(Picture-based spatial questions)
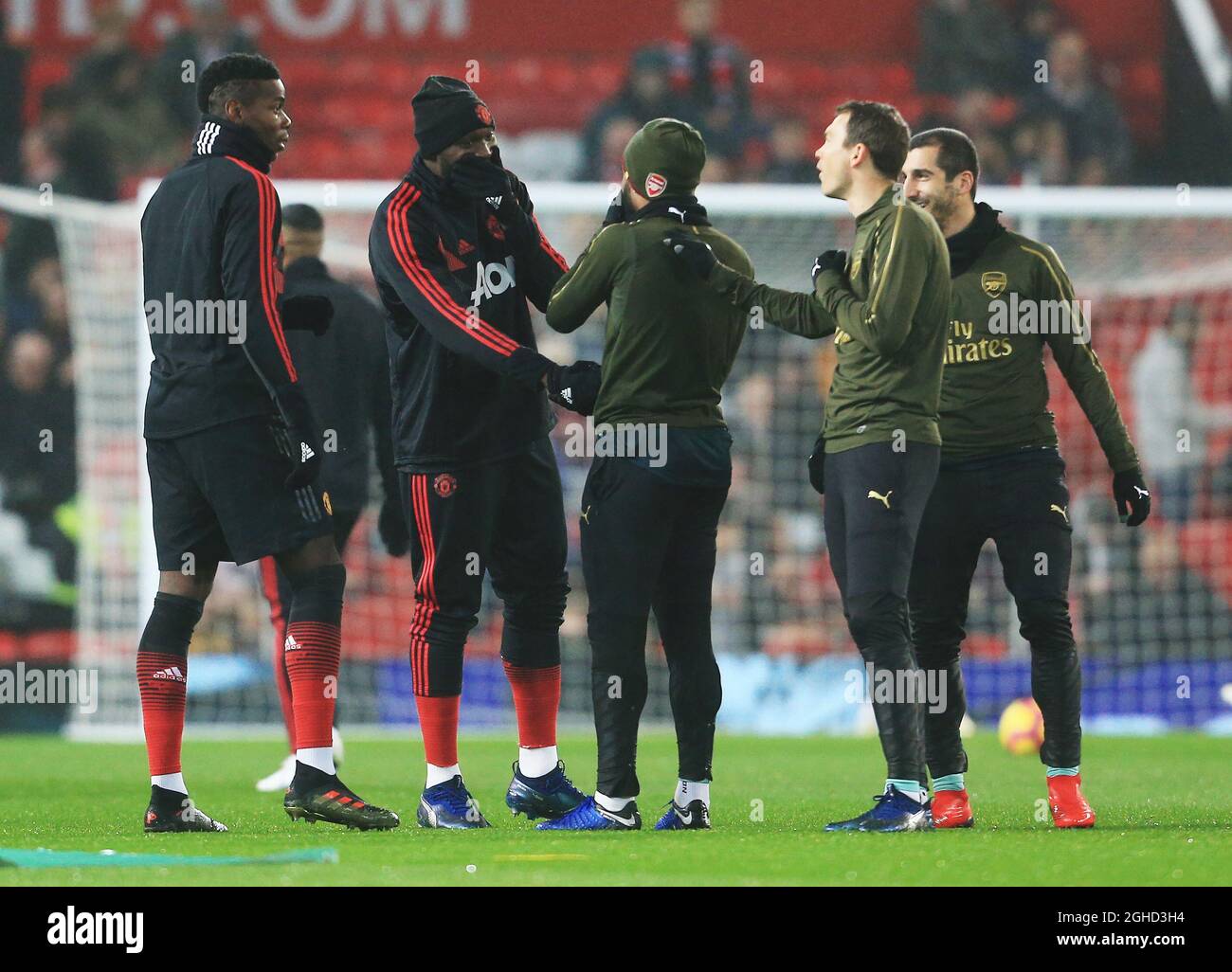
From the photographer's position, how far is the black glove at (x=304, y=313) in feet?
18.3

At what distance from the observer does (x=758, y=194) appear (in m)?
10.3

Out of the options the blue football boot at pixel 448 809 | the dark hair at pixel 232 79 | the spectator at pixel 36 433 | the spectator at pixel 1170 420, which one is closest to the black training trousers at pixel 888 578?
the blue football boot at pixel 448 809

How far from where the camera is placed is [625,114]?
1352 cm

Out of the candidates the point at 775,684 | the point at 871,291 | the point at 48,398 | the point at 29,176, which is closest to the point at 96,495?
the point at 48,398

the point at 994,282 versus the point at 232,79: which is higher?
the point at 232,79

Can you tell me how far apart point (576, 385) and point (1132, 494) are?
168 centimetres

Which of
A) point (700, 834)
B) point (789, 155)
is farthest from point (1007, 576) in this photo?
point (789, 155)

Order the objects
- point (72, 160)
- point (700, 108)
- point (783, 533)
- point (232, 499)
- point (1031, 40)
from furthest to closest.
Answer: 1. point (1031, 40)
2. point (700, 108)
3. point (72, 160)
4. point (783, 533)
5. point (232, 499)

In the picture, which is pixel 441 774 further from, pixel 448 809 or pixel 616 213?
pixel 616 213

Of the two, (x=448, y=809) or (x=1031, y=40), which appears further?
(x=1031, y=40)

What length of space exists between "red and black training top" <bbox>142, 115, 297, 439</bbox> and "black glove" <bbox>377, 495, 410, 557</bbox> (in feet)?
3.81

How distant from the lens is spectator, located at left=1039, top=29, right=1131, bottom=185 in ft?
45.9

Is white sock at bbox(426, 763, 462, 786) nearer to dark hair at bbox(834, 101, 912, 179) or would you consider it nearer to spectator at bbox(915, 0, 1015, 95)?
dark hair at bbox(834, 101, 912, 179)

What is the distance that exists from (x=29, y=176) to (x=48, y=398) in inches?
90.8
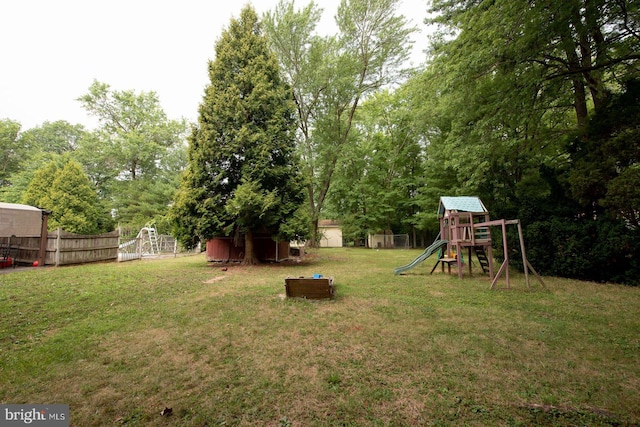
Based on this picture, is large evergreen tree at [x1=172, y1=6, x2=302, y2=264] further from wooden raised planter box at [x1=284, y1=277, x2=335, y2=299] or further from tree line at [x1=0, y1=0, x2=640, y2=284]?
wooden raised planter box at [x1=284, y1=277, x2=335, y2=299]

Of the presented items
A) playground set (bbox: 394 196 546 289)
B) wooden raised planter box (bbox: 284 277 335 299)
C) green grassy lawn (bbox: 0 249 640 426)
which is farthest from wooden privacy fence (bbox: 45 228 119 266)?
playground set (bbox: 394 196 546 289)

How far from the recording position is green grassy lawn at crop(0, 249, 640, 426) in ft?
7.76

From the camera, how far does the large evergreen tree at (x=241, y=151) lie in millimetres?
11414

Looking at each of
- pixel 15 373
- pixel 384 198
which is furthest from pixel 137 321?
pixel 384 198

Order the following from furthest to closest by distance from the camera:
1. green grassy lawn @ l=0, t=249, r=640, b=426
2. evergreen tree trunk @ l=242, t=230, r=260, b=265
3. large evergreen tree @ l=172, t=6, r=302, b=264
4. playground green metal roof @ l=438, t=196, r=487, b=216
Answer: evergreen tree trunk @ l=242, t=230, r=260, b=265, large evergreen tree @ l=172, t=6, r=302, b=264, playground green metal roof @ l=438, t=196, r=487, b=216, green grassy lawn @ l=0, t=249, r=640, b=426

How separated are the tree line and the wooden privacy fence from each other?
3.94m

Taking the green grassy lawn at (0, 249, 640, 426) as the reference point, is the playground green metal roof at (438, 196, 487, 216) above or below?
above

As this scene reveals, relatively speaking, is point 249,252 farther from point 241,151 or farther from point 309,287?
point 309,287

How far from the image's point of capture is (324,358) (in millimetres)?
3367

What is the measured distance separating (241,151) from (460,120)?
9175mm

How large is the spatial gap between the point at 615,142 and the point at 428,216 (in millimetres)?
17809

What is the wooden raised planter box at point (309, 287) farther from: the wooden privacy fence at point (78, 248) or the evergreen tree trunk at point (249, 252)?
the wooden privacy fence at point (78, 248)

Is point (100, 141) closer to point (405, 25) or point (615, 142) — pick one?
point (405, 25)

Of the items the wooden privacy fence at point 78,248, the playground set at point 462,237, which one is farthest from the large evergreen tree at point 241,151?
the playground set at point 462,237
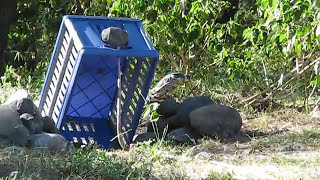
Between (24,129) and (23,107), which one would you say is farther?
(23,107)

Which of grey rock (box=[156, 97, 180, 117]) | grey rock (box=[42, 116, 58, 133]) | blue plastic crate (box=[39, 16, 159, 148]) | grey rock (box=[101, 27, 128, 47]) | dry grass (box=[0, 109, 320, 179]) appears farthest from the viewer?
grey rock (box=[156, 97, 180, 117])

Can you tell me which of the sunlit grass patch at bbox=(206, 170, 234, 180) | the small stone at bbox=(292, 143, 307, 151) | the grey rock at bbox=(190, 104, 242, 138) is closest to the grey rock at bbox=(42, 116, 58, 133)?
the grey rock at bbox=(190, 104, 242, 138)

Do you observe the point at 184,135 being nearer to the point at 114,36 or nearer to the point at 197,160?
the point at 197,160

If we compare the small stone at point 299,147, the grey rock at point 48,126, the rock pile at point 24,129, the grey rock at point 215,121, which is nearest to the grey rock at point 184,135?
the grey rock at point 215,121

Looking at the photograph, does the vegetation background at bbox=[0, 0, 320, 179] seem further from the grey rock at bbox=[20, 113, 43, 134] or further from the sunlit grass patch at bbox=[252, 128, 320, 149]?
the grey rock at bbox=[20, 113, 43, 134]

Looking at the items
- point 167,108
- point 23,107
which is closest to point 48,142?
point 23,107

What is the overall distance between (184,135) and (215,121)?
269mm

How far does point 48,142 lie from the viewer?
4.64m

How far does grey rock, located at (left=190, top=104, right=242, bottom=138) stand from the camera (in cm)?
562

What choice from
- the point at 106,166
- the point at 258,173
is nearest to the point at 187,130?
the point at 258,173

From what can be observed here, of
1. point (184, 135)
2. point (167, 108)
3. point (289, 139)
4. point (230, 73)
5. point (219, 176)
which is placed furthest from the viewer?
point (230, 73)

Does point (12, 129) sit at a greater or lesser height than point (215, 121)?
greater

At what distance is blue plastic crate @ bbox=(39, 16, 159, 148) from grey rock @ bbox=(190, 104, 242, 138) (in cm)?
45

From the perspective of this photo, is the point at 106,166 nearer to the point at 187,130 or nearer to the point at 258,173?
the point at 258,173
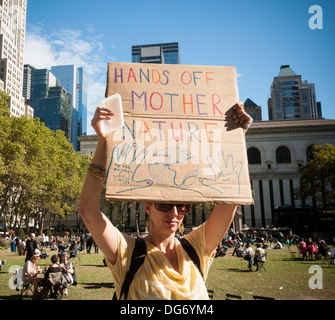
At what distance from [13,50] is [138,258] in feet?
475

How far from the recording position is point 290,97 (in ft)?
437

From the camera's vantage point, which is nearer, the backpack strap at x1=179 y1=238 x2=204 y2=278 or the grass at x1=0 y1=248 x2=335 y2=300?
the backpack strap at x1=179 y1=238 x2=204 y2=278

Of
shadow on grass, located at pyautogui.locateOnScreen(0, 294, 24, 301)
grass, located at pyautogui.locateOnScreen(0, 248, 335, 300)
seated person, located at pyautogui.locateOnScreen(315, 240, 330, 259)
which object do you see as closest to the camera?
shadow on grass, located at pyautogui.locateOnScreen(0, 294, 24, 301)

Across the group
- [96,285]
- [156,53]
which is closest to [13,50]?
[156,53]

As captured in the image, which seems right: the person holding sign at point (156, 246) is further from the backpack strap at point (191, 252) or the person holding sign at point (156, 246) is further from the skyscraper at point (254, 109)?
the skyscraper at point (254, 109)

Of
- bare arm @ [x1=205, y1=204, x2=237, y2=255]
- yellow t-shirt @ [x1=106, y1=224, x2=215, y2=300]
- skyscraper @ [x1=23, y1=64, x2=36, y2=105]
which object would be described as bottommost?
yellow t-shirt @ [x1=106, y1=224, x2=215, y2=300]

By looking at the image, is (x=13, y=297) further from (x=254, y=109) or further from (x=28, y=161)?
(x=254, y=109)

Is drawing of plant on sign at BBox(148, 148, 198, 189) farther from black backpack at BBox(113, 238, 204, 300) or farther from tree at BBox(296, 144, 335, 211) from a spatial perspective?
tree at BBox(296, 144, 335, 211)

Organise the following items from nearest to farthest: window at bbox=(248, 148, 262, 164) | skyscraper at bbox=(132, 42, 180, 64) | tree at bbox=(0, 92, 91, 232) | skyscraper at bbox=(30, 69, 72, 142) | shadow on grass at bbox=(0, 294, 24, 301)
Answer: shadow on grass at bbox=(0, 294, 24, 301)
tree at bbox=(0, 92, 91, 232)
window at bbox=(248, 148, 262, 164)
skyscraper at bbox=(132, 42, 180, 64)
skyscraper at bbox=(30, 69, 72, 142)

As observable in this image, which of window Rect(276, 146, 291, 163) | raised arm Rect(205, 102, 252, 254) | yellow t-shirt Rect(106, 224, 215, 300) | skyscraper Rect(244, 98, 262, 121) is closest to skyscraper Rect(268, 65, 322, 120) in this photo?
skyscraper Rect(244, 98, 262, 121)

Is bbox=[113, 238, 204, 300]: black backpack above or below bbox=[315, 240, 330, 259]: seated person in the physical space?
above

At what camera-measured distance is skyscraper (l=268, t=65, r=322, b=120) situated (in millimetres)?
132250

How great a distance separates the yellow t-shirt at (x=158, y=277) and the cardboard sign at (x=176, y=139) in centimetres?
48

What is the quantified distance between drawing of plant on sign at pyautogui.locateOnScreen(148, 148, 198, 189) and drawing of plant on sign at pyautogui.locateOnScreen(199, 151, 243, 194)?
0.36 feet
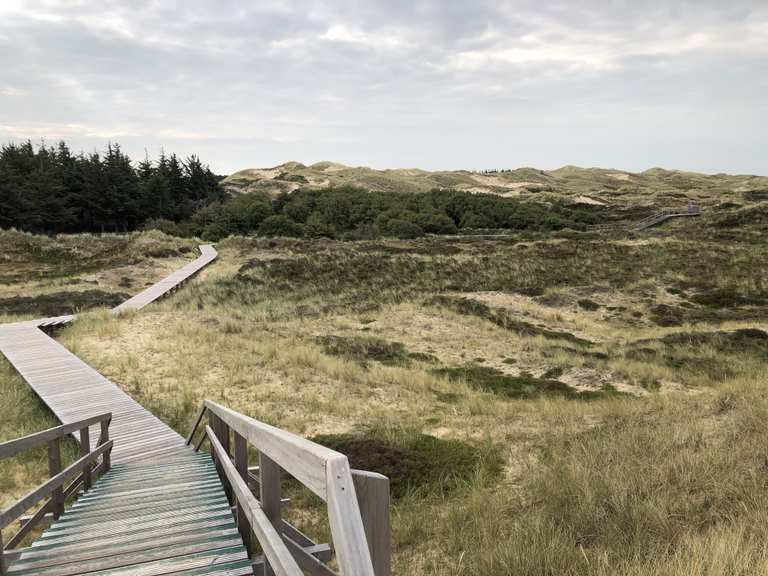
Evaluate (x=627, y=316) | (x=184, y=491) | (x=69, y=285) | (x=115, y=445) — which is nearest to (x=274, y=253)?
(x=69, y=285)

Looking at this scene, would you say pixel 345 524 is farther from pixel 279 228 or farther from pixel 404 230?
pixel 279 228

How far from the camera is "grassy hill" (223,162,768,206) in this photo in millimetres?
86625

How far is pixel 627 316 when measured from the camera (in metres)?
23.0

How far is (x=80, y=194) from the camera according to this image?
59.1m

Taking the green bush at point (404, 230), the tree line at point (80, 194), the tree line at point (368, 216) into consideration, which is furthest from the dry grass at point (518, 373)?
the tree line at point (80, 194)

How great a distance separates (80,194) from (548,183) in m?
104

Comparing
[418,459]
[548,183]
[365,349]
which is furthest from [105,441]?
[548,183]

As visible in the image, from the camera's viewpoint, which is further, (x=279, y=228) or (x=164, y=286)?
(x=279, y=228)

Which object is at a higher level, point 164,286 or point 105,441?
point 105,441

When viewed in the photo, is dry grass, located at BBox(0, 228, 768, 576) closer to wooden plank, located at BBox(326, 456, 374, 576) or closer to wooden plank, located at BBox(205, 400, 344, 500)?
wooden plank, located at BBox(205, 400, 344, 500)

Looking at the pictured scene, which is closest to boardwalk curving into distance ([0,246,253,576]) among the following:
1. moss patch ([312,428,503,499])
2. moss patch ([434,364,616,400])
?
moss patch ([312,428,503,499])

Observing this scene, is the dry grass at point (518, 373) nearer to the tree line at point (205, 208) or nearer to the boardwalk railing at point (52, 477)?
the boardwalk railing at point (52, 477)

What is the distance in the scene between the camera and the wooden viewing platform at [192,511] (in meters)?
1.76

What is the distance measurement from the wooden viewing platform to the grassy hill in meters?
77.8
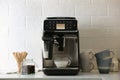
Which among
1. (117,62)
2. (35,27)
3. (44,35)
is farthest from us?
(35,27)

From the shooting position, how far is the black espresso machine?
216 centimetres

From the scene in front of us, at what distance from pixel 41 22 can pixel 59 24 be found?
0.42m

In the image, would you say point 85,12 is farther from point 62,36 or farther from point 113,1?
point 62,36

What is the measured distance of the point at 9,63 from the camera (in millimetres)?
2598

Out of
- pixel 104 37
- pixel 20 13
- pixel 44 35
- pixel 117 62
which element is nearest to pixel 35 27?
pixel 20 13

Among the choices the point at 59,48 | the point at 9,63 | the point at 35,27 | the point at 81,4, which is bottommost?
the point at 9,63

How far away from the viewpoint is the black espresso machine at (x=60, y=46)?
7.09 ft

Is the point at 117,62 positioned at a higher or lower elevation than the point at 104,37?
lower

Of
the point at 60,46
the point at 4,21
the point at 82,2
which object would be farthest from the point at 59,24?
the point at 4,21

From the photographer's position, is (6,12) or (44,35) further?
(6,12)

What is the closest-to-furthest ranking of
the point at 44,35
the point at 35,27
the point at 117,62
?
the point at 44,35 < the point at 117,62 < the point at 35,27

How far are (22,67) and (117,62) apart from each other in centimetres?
85

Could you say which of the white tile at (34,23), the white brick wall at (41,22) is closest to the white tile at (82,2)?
the white brick wall at (41,22)

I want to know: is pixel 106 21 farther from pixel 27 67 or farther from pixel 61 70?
pixel 27 67
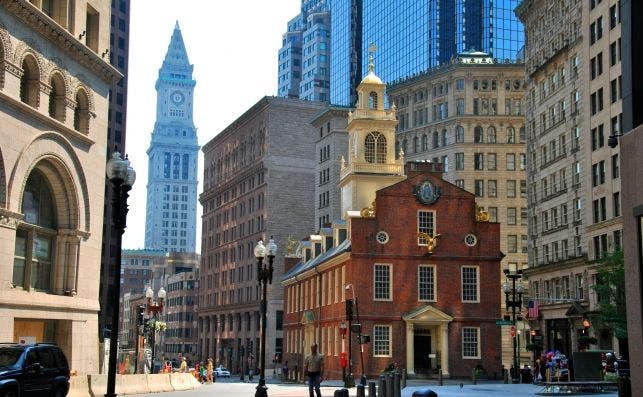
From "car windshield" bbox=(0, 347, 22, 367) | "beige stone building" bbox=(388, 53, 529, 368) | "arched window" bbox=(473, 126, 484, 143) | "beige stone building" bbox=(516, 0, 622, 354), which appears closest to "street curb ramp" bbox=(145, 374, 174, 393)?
"car windshield" bbox=(0, 347, 22, 367)

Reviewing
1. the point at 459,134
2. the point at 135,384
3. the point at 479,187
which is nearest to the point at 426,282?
the point at 135,384

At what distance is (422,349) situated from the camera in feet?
208

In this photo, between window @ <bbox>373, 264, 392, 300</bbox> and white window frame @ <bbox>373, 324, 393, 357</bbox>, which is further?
window @ <bbox>373, 264, 392, 300</bbox>

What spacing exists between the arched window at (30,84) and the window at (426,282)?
1356 inches

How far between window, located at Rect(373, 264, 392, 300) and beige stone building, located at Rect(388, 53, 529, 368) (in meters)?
53.6

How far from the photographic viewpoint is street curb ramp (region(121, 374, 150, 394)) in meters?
38.2

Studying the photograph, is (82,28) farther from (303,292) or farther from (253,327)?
(253,327)

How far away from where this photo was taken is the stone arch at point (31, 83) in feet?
117

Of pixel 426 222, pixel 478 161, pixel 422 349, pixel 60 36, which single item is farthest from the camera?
pixel 478 161

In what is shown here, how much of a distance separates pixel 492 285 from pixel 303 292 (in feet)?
73.6

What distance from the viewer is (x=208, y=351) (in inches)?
5625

→ **Directive**
Rename "espresso machine" to "coffee maker" in the records, starting with the line with "What is the distance measurement" and going on through the line with "216 centimetres". Give back only those lines, unchanged apart from that replacement and without the pictures.

→ **Reply**
What is the distance measurement from the wooden viewing platform to the grassy hill in meters?
77.8
Which among
1. (117,62)
2. (35,27)
3. (44,35)
is farthest from us?
(35,27)

From the shooting position, how far is the black coffee maker?
216 centimetres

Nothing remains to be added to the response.